▶ [Given request 1]: In the onboarding notebook excerpt, why does the second filter passed to round_perc_df in In [110] leave out the condition on 'onboarding_step3_skipall'?
▶ [Given request 2]: Continue the onboarding notebook excerpt from its last line.

▶ [Source excerpt]:
Number of users on Step 3 (after not skipping step 1 or 2), who then clicked "Skip all":

In [109]:
len(mob_newcomers.loc[
    (mob_newcomers['click_number'] > 0) &
    (mob_newcomers['nosuggestion_impression'] == 0) &
    (mob_newcomers['onboarding_step1_impression'] == 1) &
    (mob_newcomers['onboarding_step1_skipall'] == 0) &
    (mob_newcomers['onboarding_step2_impression'] == 1) &
    (mob_newcomers['onboarding_step2_skipall'] == 0) &
    (mob_newcomers['onboarding_step3_impression'] == 1) &
    (mob_newcomers['onboarding_step3_skipall'] == 1)
])

37

Proportion out of users who saw Step 3:

In [110]:
round_perc_df(
    mob_newcomers.loc[
        (mob_newcomers['click_number'] > 0) &
        (mob_newcomers['nosuggestion_impression'] == 0) &
        (mob_newcomers['onboarding_step1_impression'] == 1) &
        (mob_newcomers['onboarding_step1_skipall'] == 0) &
        (mob_newcomers['onboarding_step2_impression'] == 1) &
        (mob_newcomers['onboarding_step2_skipall'] == 0) &
        (mob_newcomers['onboarding_step3_impression'] == 1) &
        (mob_newcomers['onboarding_step3_skipall'] == 1)
    ],
    mob_newcomers.loc[
        (mob_newcomers['click_number'] > 0) &
        (mob_newcomers['nosuggestion_impression'] == 0) &
        (mob_newcomers['onboarding_step1_impression'] == 1) &
        (mob_newcomers['onboarding_step1_skipall'] == 0) &
        (mob_newcomers['onboarding_step2_impression'] == 1) &
        (mob_newcomers['onboarding_step2_skipall'] == 0) &
        (mob_newcomers['onboarding_step3_impression'] == 1)
    ]
)

5.4

Proportion out of users who clicked a task:

In [111]:
round_perc_df(
    mob_newcomers.loc[
        (mob_newcomers['click_number'] > 0) &
        (mob_newcomers['nosuggestion_impression'] == 0) &
        (mob_newcomers['onboarding_step1_impression'] == 1) &
        (mob_newcomers['onboarding_step1_skipall'] == 0) &
        (mob_newcomers['onboarding_step2_impression'] == 1) &
        (mob_newcomers['onboarding_step2_skipall'] == 0) &
        (mob_newcomers['onboarding_step3_impression'] == 1) &
        (mob_newcomers['onboarding_step3_skipall'] == 1)

▶ [Data section]:
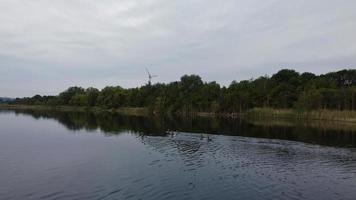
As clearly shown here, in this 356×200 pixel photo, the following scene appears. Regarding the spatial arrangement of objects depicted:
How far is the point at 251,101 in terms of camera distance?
131 meters

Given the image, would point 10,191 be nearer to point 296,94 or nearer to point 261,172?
point 261,172

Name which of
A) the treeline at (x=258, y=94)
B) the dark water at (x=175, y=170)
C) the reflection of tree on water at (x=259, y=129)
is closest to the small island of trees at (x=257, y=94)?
the treeline at (x=258, y=94)

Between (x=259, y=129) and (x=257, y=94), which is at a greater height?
(x=257, y=94)

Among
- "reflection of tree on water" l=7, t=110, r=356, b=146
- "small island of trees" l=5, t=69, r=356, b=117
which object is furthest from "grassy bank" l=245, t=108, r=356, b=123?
"reflection of tree on water" l=7, t=110, r=356, b=146

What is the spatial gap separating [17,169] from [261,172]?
1850 cm

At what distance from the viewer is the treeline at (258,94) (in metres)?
102

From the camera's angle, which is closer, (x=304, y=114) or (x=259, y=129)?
(x=259, y=129)

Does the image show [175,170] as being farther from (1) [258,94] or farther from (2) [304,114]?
(1) [258,94]

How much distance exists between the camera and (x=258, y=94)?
424ft

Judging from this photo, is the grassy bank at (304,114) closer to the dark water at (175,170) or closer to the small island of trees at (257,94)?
the small island of trees at (257,94)

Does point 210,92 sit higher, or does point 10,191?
point 210,92

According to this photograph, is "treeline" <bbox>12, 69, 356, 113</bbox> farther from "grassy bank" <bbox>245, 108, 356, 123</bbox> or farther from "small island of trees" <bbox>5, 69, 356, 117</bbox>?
"grassy bank" <bbox>245, 108, 356, 123</bbox>

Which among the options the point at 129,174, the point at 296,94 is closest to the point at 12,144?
the point at 129,174

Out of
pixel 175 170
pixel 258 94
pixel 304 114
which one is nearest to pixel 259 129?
pixel 304 114
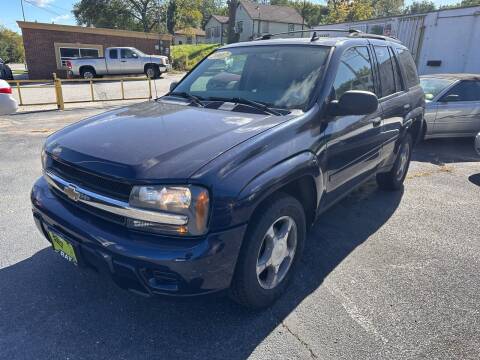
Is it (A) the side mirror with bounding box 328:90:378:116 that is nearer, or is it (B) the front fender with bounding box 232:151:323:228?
(B) the front fender with bounding box 232:151:323:228

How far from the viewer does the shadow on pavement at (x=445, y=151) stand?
6.86 m

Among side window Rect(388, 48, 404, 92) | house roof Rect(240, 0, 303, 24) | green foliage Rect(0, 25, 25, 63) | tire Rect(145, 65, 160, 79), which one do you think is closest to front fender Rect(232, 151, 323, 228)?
side window Rect(388, 48, 404, 92)

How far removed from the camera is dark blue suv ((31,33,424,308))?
202 cm

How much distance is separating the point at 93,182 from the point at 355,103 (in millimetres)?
1944

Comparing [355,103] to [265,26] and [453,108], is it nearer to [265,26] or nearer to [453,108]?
[453,108]

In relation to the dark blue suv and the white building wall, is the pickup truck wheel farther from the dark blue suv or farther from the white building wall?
the white building wall

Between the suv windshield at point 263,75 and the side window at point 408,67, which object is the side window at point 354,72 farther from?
the side window at point 408,67

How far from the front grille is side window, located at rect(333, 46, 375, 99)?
1.91 metres

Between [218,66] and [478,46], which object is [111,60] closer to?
[478,46]

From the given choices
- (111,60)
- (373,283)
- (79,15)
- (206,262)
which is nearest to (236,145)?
(206,262)

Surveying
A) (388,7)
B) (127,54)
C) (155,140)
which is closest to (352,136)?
(155,140)

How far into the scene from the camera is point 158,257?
1970 mm

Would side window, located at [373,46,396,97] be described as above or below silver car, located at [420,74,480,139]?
above

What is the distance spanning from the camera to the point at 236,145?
7.31ft
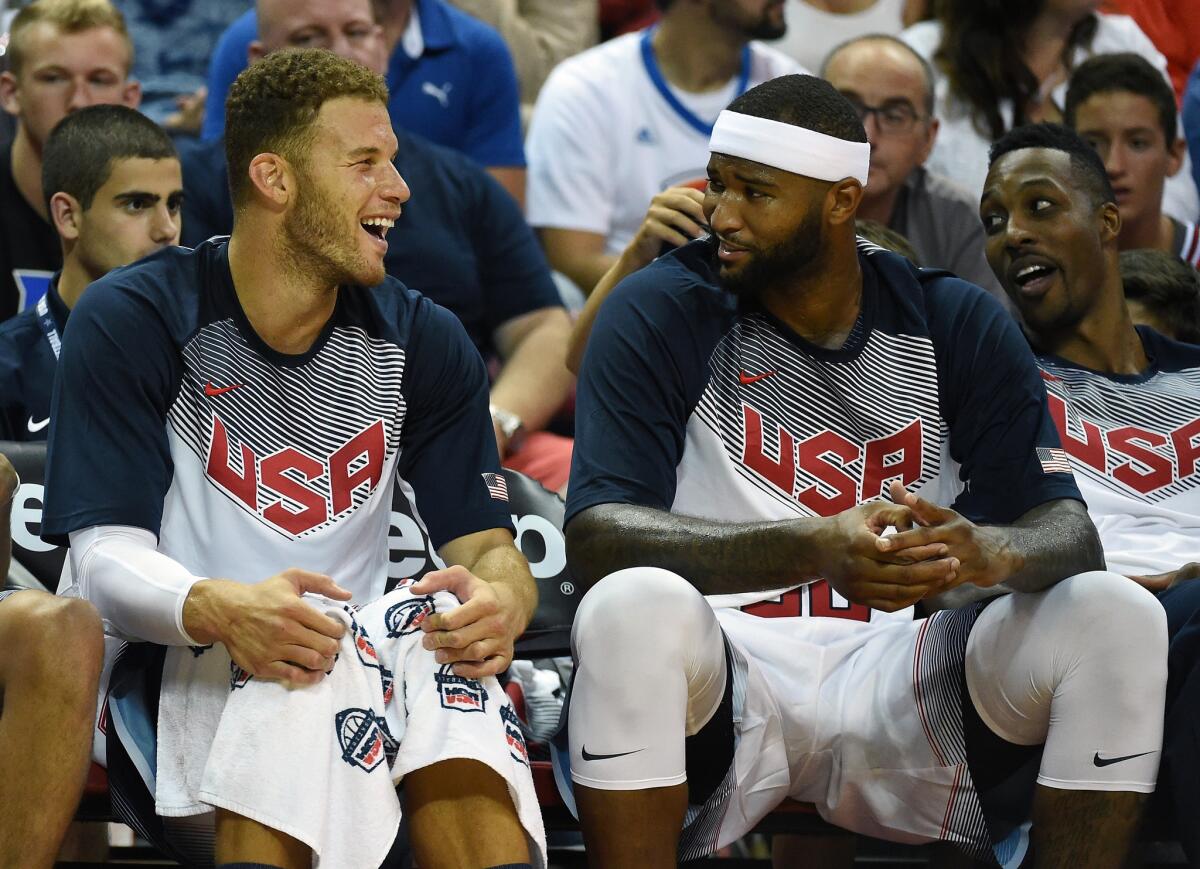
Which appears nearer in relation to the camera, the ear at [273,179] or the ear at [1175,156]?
the ear at [273,179]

▶ [Reply 1]: The header says the proportion is taken "out of users who saw Step 3." The second filter therefore keeps every user who reached Step 3 without skipping Steps 1 or 2, whether or not they clicked "Skip all." Only the first filter adds 'onboarding_step3_skipall' == 1, which picks out the 37 users who did skip and gives 5.4.

▶ [Reply 2]:
    ],
    mob_newcomers.loc[
    (mob_newcomers['click_number'] > 0) &
    (mob_newcomers['nosuggestion_impression'] == 0)]
)

2.5

Number of users on Step 3 who clicked "Next" (meaning they didn't skip and saw Step 4):

In [112]:
len(mob_newcomers.loc[
    (mob_newcomers['click_number'] > 0) &
    (mob_newcomers['nosuggestion_impression'] == 0) &
    (mob_newcomers['onboarding_step1_impression'] == 1) &
    (mob_newcomers['onboarding_step1_skipall'] == 0) &
    (mob_newcomers['onboarding_step2_impression'] == 1) &
    (mob_newcomers['onboarding_step2_skipall'] == 0) &
    (mob_newcomers['onboarding_step3_impression'] == 1) &
    (mob_newcomers['onboarding_step3_skipall'] == 0) &
    (mob_newcomers['onboarding_step4_impression'] == 1)
])

643

Proportion out of users who saw Step 3:

In [113]:
round_perc_df(
    mob_newcomers.loc[
        (mob_newcomers['click_number'] > 0) &
        (mob_newcomers['nosuggestion_impression'] == 0) &
        (mob_newcomers['onboarding_step1_impression'] == 1) &
        (mob_newcomers['onboarding_step1_skipall'] == 0) &
        (mob_newcomers['onboarding_step2_impression'] == 1) &
        (mob_newcomers['onboarding_step2_skipall'] == 0) &
        (mob_newcomers['onboarding_step3_impression'] == 1) &
        (mob_newcomers['onboarding_step3_skipall'] == 0) &
        (mob_newcomers['onboarding_step4_impression'] == 1)
    ],
    mob_newcomers.loc[
        (mob_newcomers['click_number'] > 0) &
        (mob_newcomers['nosuggestion_impression'] == 0) &
        (mob_newcomers['onboarding_step1_impression'] == 1) &
        (mob_newcomers['onboarding_step1_skipall'] == 0) &
        (mob_newcomers['onboarding_step2_impression'] == 1) &
        (mob_newcomers['onboarding_step2_skipall'] == 0) &
        (mob_newcomers['onboarding_step3_impression'] == 1)
    ]
)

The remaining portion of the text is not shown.